Pour ce qui est de la loi
10-95 sur l'eau (dans sa treizième année), elle n'a
toujours pas été traduite sur le terrain, faute de
décrets d'application. Contacté pour expliquer les
raisons de ces retards, le secrétariat d'Etat à l'Eau,
chargé de ce dossier, a préféré ne pas
répondre.
Il semble que le nouveau gouvernement n'est pas
prêt d'avancer sur le dossier de l'eau comme il l'a fait pour
l'agriculture, l'énergie, le tourisme, etc.
Cette
politique mène à d'autres abus. Sans parler des
gaspillages de l'agriculture, l'exploitation illégale des eaux
souterraines par le forage des puits dans les «hammams»

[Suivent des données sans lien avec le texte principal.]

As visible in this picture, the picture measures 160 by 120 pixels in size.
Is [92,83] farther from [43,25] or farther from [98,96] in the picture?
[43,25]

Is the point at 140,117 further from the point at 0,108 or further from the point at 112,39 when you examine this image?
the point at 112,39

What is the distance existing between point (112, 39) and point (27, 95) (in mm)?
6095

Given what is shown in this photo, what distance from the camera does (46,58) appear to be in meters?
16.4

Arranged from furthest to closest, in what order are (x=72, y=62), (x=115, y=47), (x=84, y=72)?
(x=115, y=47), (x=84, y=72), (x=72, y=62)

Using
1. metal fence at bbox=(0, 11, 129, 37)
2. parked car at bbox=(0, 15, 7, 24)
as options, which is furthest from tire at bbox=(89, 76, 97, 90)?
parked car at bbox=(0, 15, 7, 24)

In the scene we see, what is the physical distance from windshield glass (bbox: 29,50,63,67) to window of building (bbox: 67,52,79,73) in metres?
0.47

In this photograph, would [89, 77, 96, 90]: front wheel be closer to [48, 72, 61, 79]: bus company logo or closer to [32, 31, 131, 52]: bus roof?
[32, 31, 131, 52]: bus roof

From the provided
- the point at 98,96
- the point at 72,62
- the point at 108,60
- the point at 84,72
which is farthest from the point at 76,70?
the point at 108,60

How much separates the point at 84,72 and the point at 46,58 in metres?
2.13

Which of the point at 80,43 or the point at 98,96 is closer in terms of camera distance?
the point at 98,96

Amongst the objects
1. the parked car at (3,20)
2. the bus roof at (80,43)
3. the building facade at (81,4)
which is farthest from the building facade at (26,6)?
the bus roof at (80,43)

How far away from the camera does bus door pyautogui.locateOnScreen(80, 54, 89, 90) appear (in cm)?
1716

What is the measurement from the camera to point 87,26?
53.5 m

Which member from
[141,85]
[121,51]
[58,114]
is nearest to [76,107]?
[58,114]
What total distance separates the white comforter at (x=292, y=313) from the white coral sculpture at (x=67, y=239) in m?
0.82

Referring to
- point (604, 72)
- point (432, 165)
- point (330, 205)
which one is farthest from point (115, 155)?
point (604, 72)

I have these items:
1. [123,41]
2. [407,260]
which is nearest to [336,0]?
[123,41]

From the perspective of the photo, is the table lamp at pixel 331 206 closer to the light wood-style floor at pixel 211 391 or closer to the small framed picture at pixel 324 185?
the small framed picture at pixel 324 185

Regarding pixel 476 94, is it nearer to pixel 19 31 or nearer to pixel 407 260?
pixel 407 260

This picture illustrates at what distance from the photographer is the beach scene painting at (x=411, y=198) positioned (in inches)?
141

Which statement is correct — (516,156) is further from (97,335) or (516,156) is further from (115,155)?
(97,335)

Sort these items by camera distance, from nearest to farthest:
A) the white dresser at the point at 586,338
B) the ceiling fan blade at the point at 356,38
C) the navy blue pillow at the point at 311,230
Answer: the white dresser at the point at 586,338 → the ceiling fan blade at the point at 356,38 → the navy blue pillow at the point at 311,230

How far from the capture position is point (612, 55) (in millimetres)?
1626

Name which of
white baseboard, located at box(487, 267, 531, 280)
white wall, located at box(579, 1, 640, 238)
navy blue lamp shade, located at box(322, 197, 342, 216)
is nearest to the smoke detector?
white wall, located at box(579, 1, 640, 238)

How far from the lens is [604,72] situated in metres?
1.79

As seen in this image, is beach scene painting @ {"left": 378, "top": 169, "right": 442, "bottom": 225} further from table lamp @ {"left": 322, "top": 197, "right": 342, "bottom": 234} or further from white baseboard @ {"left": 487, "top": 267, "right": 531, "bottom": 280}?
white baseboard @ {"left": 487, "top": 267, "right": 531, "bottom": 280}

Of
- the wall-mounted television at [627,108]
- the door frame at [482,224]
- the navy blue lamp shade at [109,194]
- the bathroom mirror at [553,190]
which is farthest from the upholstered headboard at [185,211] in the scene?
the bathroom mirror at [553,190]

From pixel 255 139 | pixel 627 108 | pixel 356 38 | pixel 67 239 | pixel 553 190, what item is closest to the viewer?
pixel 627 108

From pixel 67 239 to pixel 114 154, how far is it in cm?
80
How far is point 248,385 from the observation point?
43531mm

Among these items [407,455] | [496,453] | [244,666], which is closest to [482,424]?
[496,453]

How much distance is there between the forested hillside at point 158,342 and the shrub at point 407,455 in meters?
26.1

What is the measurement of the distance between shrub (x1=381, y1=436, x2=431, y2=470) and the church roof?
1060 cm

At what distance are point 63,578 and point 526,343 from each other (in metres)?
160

(bains publics) et dans les villas représente un autre danger
pour ces eaux.
Pour ce qui est de la pollution, ce
phénomène ne cesse pas de se développer.
«Rien que pour le Grand Casablanca, il existe près de
2.000 unités industrielles qui déversent leurs effluents
directement dans la mer via sept collecteurs, soit 80% de l'industrie
de cette région.
On y trouve toutes sortes d'industries
à fort potentiel polluant dont la chimie et la parachimie,
l'agroalimentaire, la mécanique et la métallurgie et
enfin le textile et le cuir», révèle en 2007 un
rapport initié par le Programme d'actions prioritaires à
court et moyen termes pour l'environnement de la Commission
européenne (SMAP III).
Pour les défenseurs de
l'environnement, cette situation n'a que trop duré et il faut
décliner la loi de l'eau en stratégie nationale pour le
développement social et la durabilité de la
société.
«Il faut accélérer les
programmes qui ont été mis en place pour la
dépollution de l'eau par la sauvegarde des cours d'eau, des
nappes phréatiques en tenant compte de cette ressource sur
l'ensemble du territoire avec en premier lieu le démarrage des
travaux dans les bassins importants : Sebou, Oum R'bia, Moulouya,
Tensift», indique Mehdi Lahlou, président de l'Alliance
pour le contrat mondial de l'eau (ACME-Maroc).
Cette ONG appelle
aujourd'hui à «considérer le droit à l'eau
comme un droit humain fondamental et à organiser sa distribution
comme un service social de base qui ne peut être laissé
à la loi de l'offre et de la demande.
«Pour ce
faire, nous demandons à l'ONU de prendre en charge
l'organisation du Forum mondial de l'eau à l'avenir, comme une
première étape en vue d'inscrire le droit à l'eau
dans la déclaration universelle des droits de l'Homme»,
conclut M. Lahlou.
Face à la pression environnementale et l'explosion
démographique, les pays du sud et de l'est du bassin
méditerranéen seront menacés par
l'insécurité alimentaire dans les prochaines
années.
Dans un rapport publié mercredi 8 avril, le
Centre international des hautes études agronomiques
méditerranéennes (CIHEAM) appelle lui aussi à
l'urgence de «repenser le développement rural».
Pour
Plan Bleu, centre d'activités régionales du programme des
Nations unies pour l'environnement dans le bassin
méditerranéen, qui a participé à la
rédaction de ce rapport, le réchauffement climatique va
imposer au milieu rural des grandes contraintes en matière de
disponibilités d'eau et de terres.
Selon lui, il est temps de
revoir les politiques agricoles dans ces régions, car «la
bipolarité du modèle actuel, avec une agriculture
d'exportation très peu durable et une agriculture familiale qui
se délite, n'offre pas de perspectives ».